Statistics 860 - Estimation of functions from data.
[a. k. a. Statistical Model Building and Learning]

T Th 4:00-5:15 Fall 2007, Room 5295 MED SC CTR (1300 University Ave)
Stat 709 NOT required.

Grace Wahba, Instructor

This course is about various aspects of statistical model building, supervised machine learning, and multivariate function estimation given scattered, noisy, direct or indirect data, and/or heterogenous information of various kinds including dissimilarity data, with focus on what might be called the class of regularization methods. These methods obtain a model by solving an optimization problem which trades off the goodness of fit of the model to the data and the complexity of the model. In the machine learning literature, when the complexity measure involves a reproducing kernel Hilbert space (rkhs) norm, the methods are known as "kernel methods", which are presently a "hot topic" for good reason. These methods include many flavors of splines in one and several variables, as well as the classification tool known as support vector machines. Also included will be recent results in LASSO (l_1 penalty) methods.

1. Background, introduction to the theory of reproducing kernel Hilbert spaces. Many flavors of univariate and multivariate spline models. Representer theory. Connections between smoothing splines, Bayes estimates, variational problems in rkhs and regularization.

2. Degrees of freedom for signal and the bias-variance tradeoff. Generalized cross validation, generalized approximate cross validation, unbiased risk, maximum likelihood and other model tuning methods.

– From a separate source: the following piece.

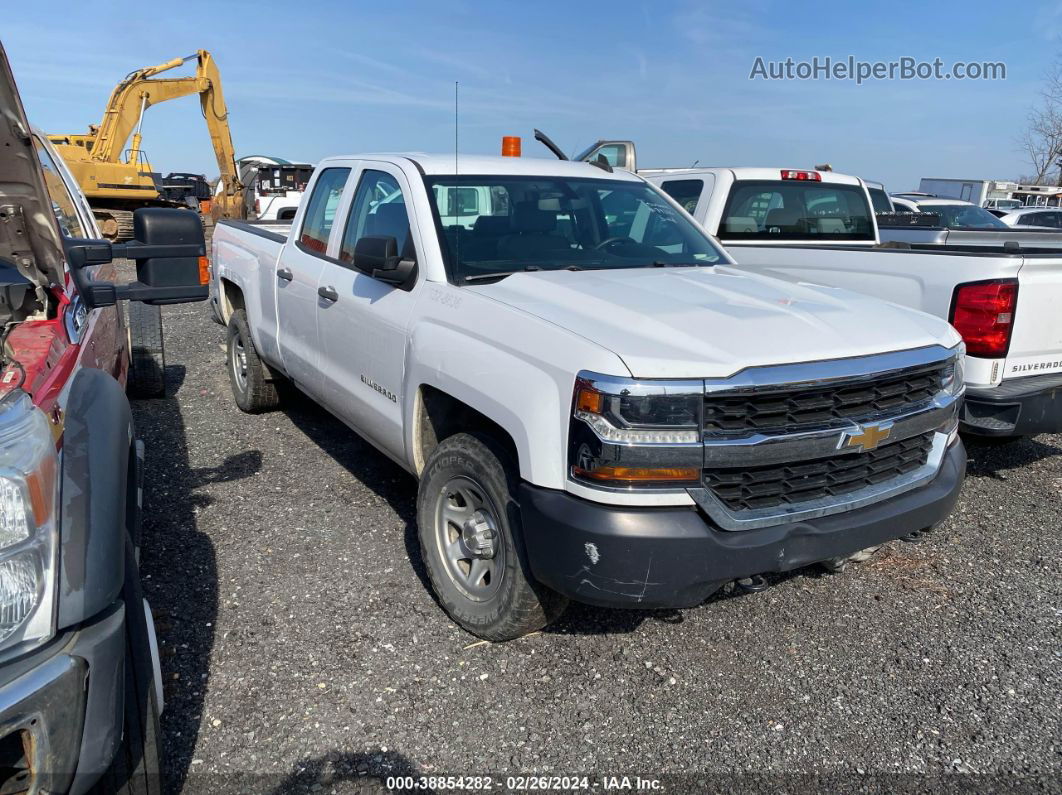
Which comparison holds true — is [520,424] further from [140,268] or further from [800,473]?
[140,268]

3. Model selection, variable selection, pattern extraction and model building methods suitable for spline and related regularization-based models, including methods for very large attribute vectors. Penalized likelihood models for risk factor modeling with Bernoulli data, data from other exponential families. Two and Multicategory Support Vector Machines for classification. "Hard" and "Soft" Classification.

4. Regularized and robust kernel estimation for noisy dissimilarity data. Semi-supervised learning.

5. Numerical methods for medium sized to very large data sets. Randomized trace estimation for the degrees of freedom for signal. Early termination of iterative methods as a form of regularization. Global basis pursuit/LASSO basis function selection methods.

6. Applications in biostatistics and bioinformatics (risk factor modeling, classification), statistical learning theory (supervised machine learning, support vector machines), meteorology (ill-posed inverse problems and remote sensing), medical imaging and other areas, will be discussed according to the interests of the class.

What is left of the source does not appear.